The topic of cloud mailbox backups comes up in most customer engagements when Office 365 is on a company’s roadmap. The idea of going “backup-less” causes some IT managers to squirm in their seats, usually due to:
- unclear data retention requirements for the organization
- lack of operational maturity required to utilise data protection features
- lack of trust in Microsoft or the cloud in general
After all, Microsoft only takes part of the responsibility away from you when you move email to the cloud, looking after the infrastructure for you and making sure that your data is secure and replicated in their datacenters. You are still responsible for pushing the buttons and turning the dials to protect your corporate data in the cloud with the tools Microsoft provides to you.

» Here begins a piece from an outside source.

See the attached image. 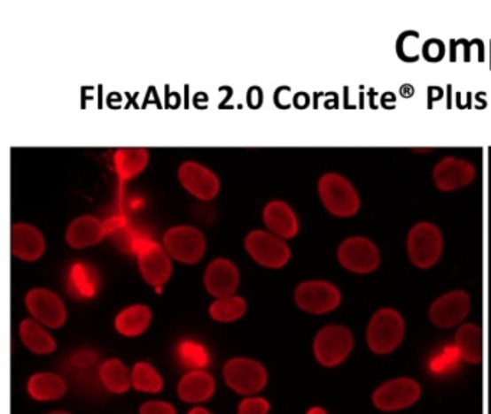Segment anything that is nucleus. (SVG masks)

The first challenge is an overall information management question. Start by asking some questions – what data does your company need to keep, and for how long? You may come up with a few different answers such as:
- All customer correspondence for 5 years
- All financial information for 7 years
- All project documents for 3 years
Expecting your users to properly classify data is, unfortunately, expecting too much. Given the mix of different data classifications that could all co-exist within mailboxes, the safest option is usually to choose the longest retention period, and set that as the overall requirement. In the example above that would be 7 years.
Next, examine your operational processes and your Exchange configuration. Do you currently meet those retention requirements? Frankly, a lot of on-premises deployments don’t. Apart from nightly backups and some long term backup tape storage there’s often no specific measures in place to ensure the retention of data for the required duration. However, on-premises Exchange can be configured with archiving and retention policies to preserve data to meet your requirements. So if you can work out a satisfactory archiving and retention policy on-premises, then you can transplant those configurations to Exchange Online as well.
Finally, the trust issues. This one may be more difficult to gauge. If your trust issues are based on not knowing whether Office 365 meets your technical and business requirements, then you can address that with a thorough evaluation against your set of acceptance criteria. On the other hand, if your trust issues are more of a “gut feel”, then I can’t help you there. Office 365 has a solid track record so far, but I know some people want to see that track record last a little longer first before they’re willing to consider it. Feel free to put any cloud adoption on hold until next year, if that’s what you need to do.
Or, do what some vendors would like you to do, and plug that trust gap with a third party solution. Consider that many on-premises deployments make use of third party systems to meet their data retention requirements already, whether that is with a tightly managed traditional backup solution, a journaling solution, an archiving solution, or some combination of all three. Why not take the same approach to data retention for your Office 365 mailboxes?
It may be as a straight-forward as that, if the vendor you’re already using has a cloud-based solution you can start using, although even the simplest implementation is riddled with complexity. Otherwise you’ll need to go through the usual evaluation and implementation process that any new system implementation entails, which is challenging but not impossible.
The simplest solution may be to use journaling for Office 365 email. This can be configured with journal rules in Exchange Online, sending a copy of every email sent and received in your tenant to a cloud archiving system, with the only caveat being that you can’t send the journal messages to an Office 365 mailbox. You can however send the journal messages to an SMTP address hosted by the vendor that has sold you the cloud archiving service.
While it may be relatively easy to turn journaling on for new email, you’ve still got to solve the problem of what to do with all your existing email in mailboxes, or in on-premises archiving systems. Ingesting all of that current data into a cloud archive over a network connection will be very costly and time consuming. Naturally, the cloud archive provider is also going to charge you a fee for the storage you will consume in the process.
Office 365 backup providers would be happy to help you solve that problem as well. These products (or services, if you prefer) usually leverage Exchange Web Services (EWS) to access mailbox contents and extract it for backup purposes. EWS is normally used as a client and application access protocol, not necessarily a bulk data extract protocol, although it is being used with great success by Office 365 migration products today.
With both journaling and backup cloud providers there are still roadblocks. Is the data retained in a way that meets your organizations security or regulatory requirements? Is it stored in an appropriate jurisdiction? Will it meet your long term retention requirements? Is it protected from accidental deletion, or data loss from hardware failure? These are questions that you’ve probably already answered for your on-premises solutions, and will need to answer again as you transition to the cloud.